The result should be the lines from the one holding "Festive Christmas in Pine Sprigs" to the end of the records below, repeated exactly. No pictures.

(Stored items from a collection)
######
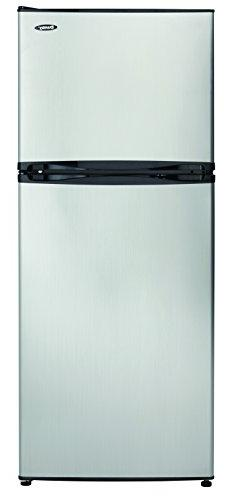 Danby 10.0 cu ft Refrigerator, Black/Spotless Steel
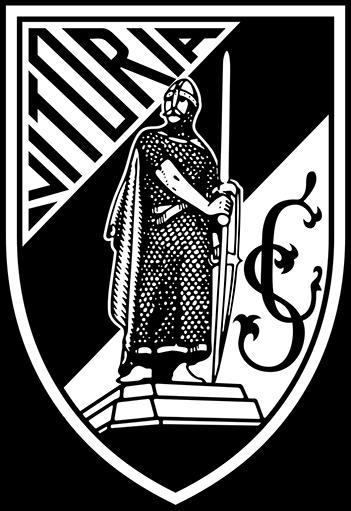 ویتوریا گیمارش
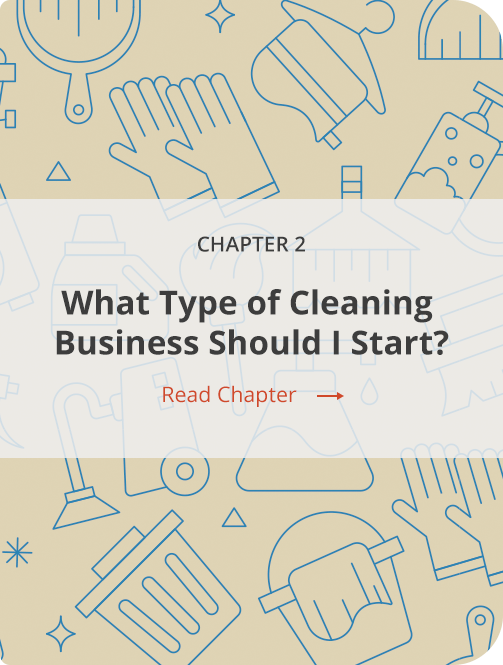 How to Start a Cleaning Business - A Step-by-Step Guide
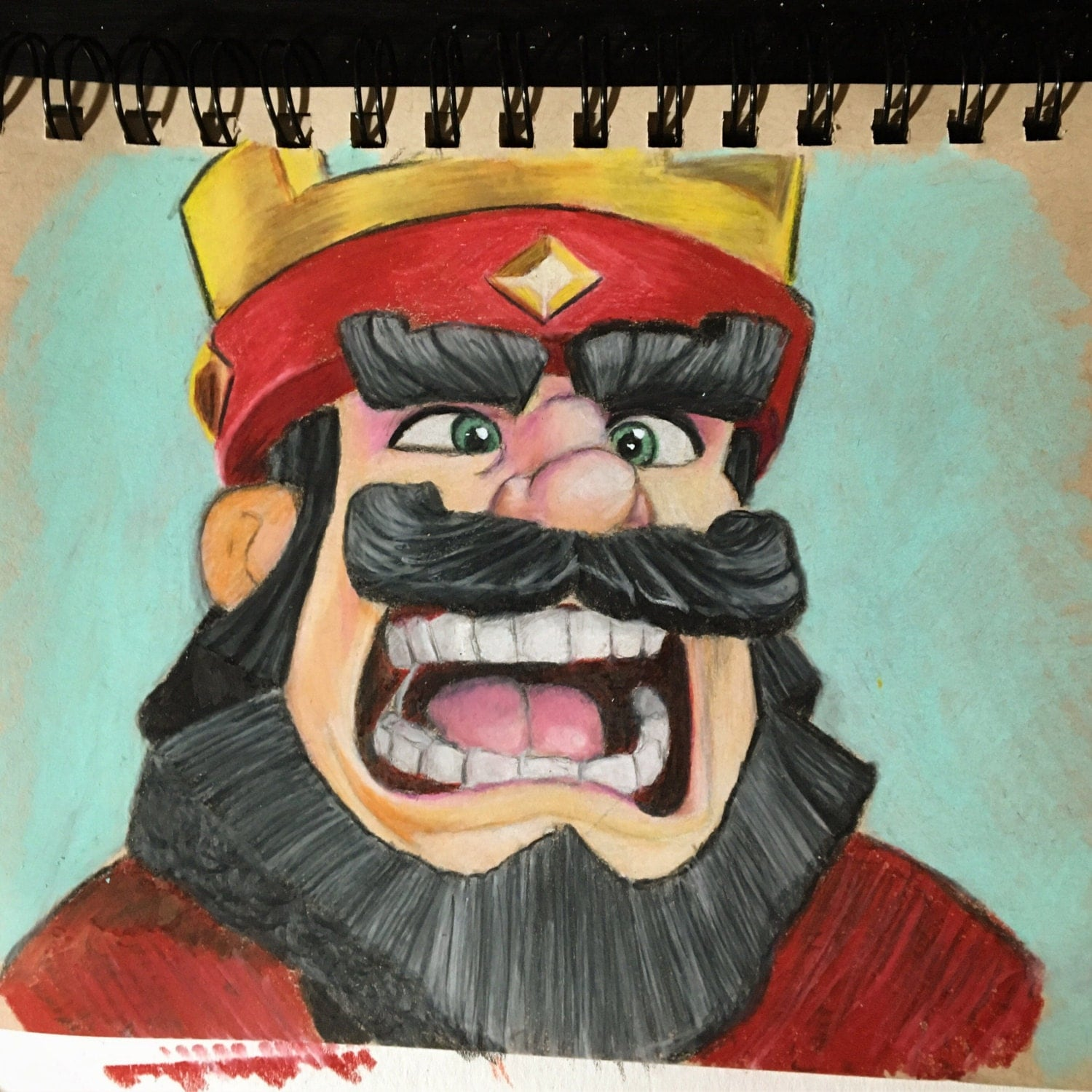 Drawings Clash Mad King Royale
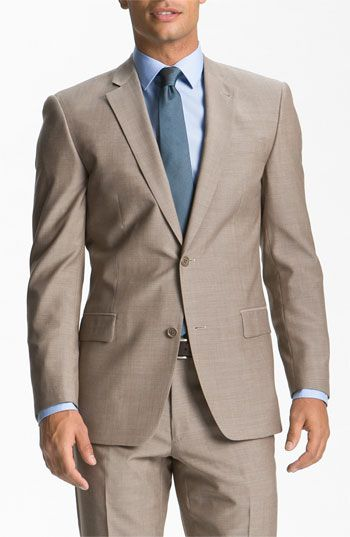 Best 25 Khaki suit groom ideas on Pinterest  Tan wedding suits Tan tuxedo wedding and Beach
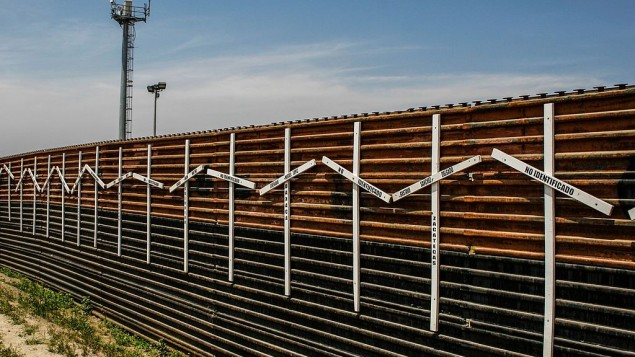 The Wall at the border of Tijuana, Mexico and San Diego, US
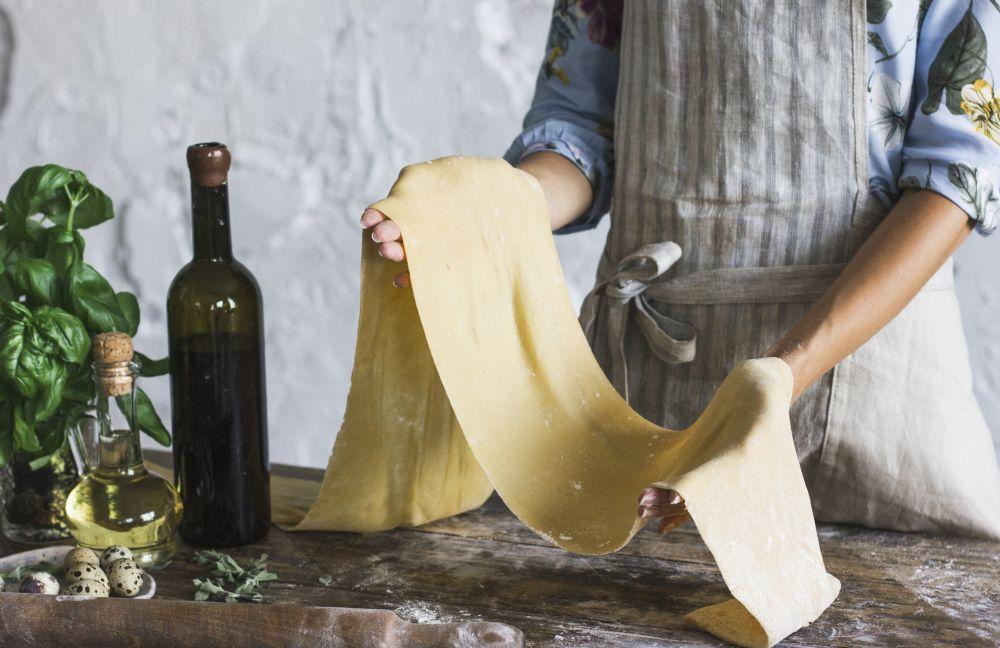 How long will homemade pasta last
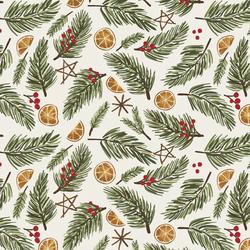 Festive Christmas in Pine Sprigs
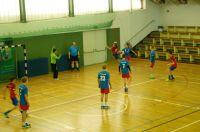 Turnier-C-Jugend-037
######
• Task solution:
 Festive Christmas in Pine Sprigs
 Turnier-C-Jugend-037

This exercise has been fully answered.